● **Request**
Return the records below unchanged, reproducing every line in its original order.

● **Provided records**

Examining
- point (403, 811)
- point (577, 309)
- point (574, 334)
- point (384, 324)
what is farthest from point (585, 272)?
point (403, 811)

● **Answer for this exercise**
Examining
- point (403, 811)
- point (577, 309)
- point (574, 334)
- point (384, 324)
what is farthest from point (585, 272)?
point (403, 811)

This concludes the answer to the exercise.